Featherstone’s decision to part ways with Jon Sharp last week came as a shock in most circles.
However the decision to replace him with Swinton Lions coach John Duffy meant the angle of eyebrows tilted just a few degrees higher.
It goes without saying that Duffy’s appointment is a gamble, but it’s safe to say it’s a calculated one.
Duffy’s appointment to one of the Championship’s top jobs just three years into his coaching career is a huge show of faith from the Rovers hierarchy. At the age of 37, he is one of the youngest coaches in the professional game.
But in his time at Swinton he has garnered praise for delivering an offensive brand of rugby many believe to be the best outside of Super League, despite dealing with a shoestring budget compared to the competition’s big hitters.
It’s also produced results. Swinton earned promotion to the Championship in 2015 before consolidating their place in the second-tier with a respectable ninth-place finish.
As a club, Featherstone are currently one of the most active in trying to increase their commercial revenue streams and build an identity. Duffy’s exciting, flowing rugby will help that dramatically.
Rovers’ attendances are up more than 18% this year while commercially they recorded their best ever retail sales, with figures up more than 400% this term. A winning culture is a key factor in improving those figures, but an attractive brand of rugby certainly helps. Just ask Castleford’s marketing team.
Featherstone chairman Mark Campbell made it abundantly clear at a press conference last week that he was dissatisfied with the style in which his club played under Sharp.
While the brand of rugby under the previous regime was perhaps not as bland as suggested, there’s no doubting that with Duffy at the helm, Featherstone will be a side people want to watch.

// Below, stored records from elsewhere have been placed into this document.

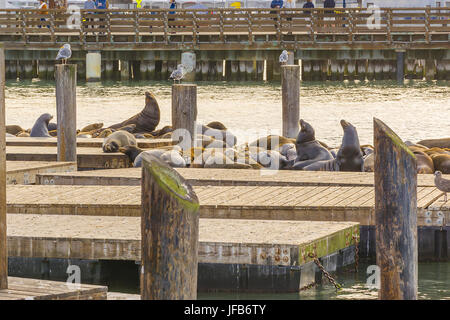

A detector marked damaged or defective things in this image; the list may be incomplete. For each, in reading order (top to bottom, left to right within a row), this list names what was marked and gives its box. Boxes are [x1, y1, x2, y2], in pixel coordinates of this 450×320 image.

rusty chain [308, 254, 342, 292]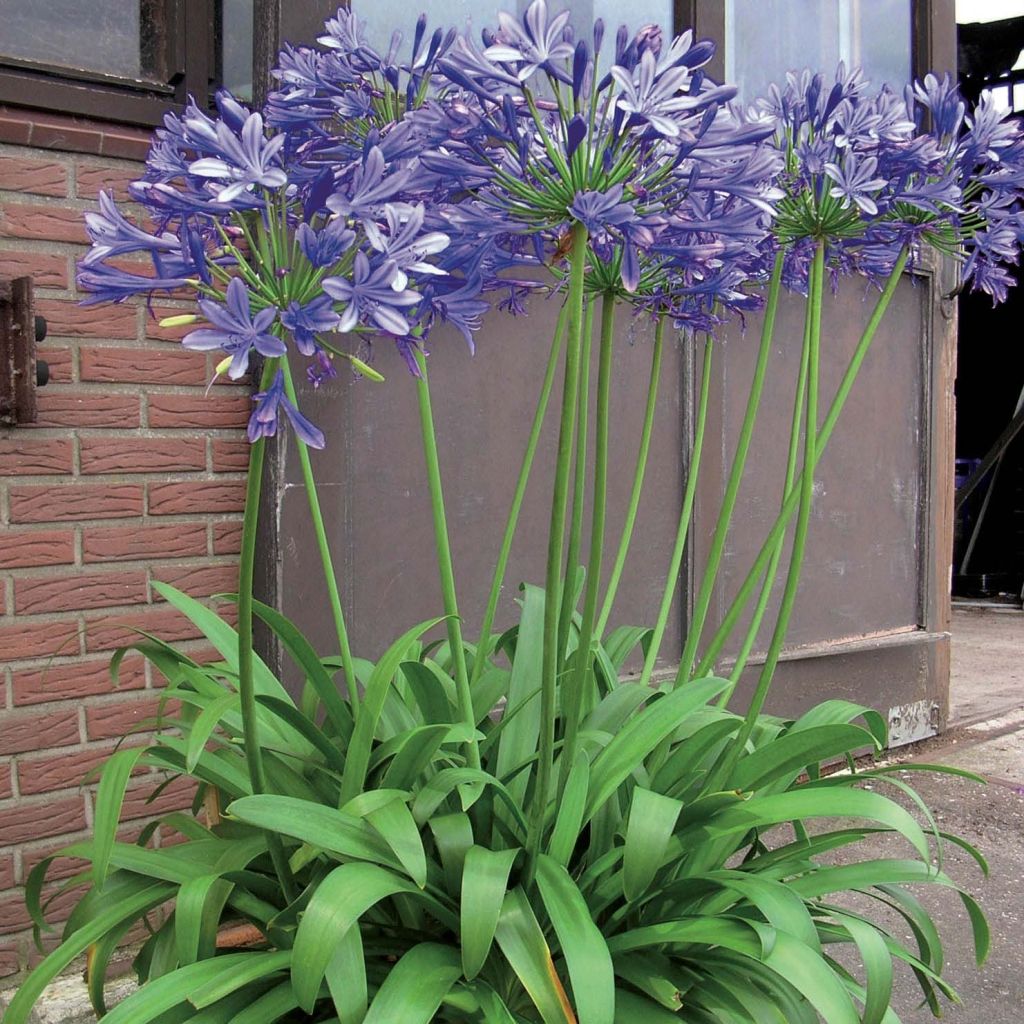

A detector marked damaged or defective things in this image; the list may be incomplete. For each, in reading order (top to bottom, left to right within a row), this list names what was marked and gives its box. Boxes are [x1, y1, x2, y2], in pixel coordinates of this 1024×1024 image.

rusty hinge [0, 274, 48, 426]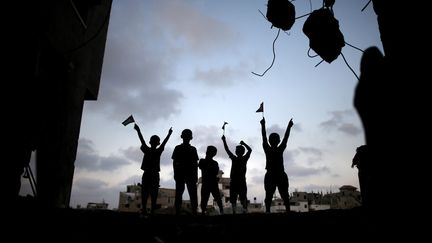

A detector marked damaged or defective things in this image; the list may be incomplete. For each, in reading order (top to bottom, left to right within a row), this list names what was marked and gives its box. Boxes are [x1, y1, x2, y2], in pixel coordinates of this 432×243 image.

torn fabric hanging [302, 7, 346, 63]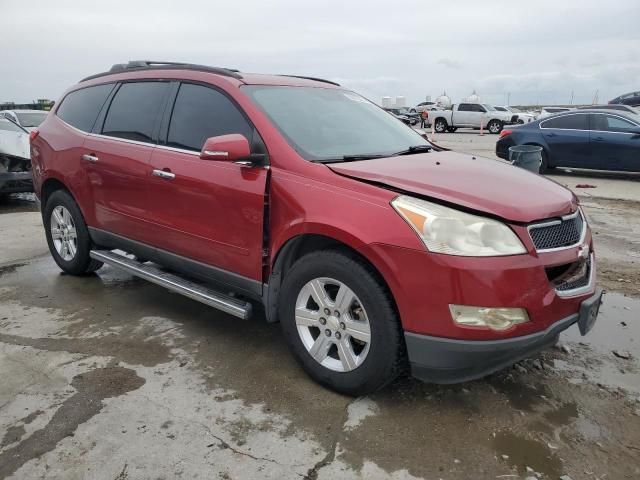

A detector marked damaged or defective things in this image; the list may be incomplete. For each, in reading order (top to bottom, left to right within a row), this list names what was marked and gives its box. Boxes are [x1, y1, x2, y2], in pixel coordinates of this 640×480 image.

cracked headlight [390, 195, 524, 256]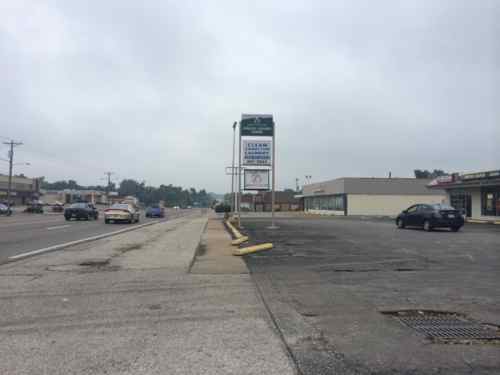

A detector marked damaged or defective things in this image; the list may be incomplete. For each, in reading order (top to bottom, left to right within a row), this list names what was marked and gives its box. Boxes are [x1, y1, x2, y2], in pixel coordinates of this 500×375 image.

pothole patch [382, 310, 500, 346]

Although Sharp’s accomplishments in his time at Featherstone shouldn’t be undervalued, the reality is that Batley and Halifax finished above them on separate occasions despite spent significantly less. Ultimately, Featherstone’s ambitions don’t allow for that, although Fev did overcome heavy-spending Bradford in 2016.
This year Campbell revealed the club had targeted a top two finish. Featherstone fell short of that by five points. Despite playing with the third highest budget in the league, they finished fourth. By no means a disaster, but it doesn’t fit with Featherstone’s lofty ambitions. Ultimately, there was no real progress on last year.
Coaching Featherstone is a different beast altogether for Duffy, but with a much more competitive budget, better facilities and a vast array of talent at his disposal, Duffy now has the infrastructure to build on his impressive résumé so far.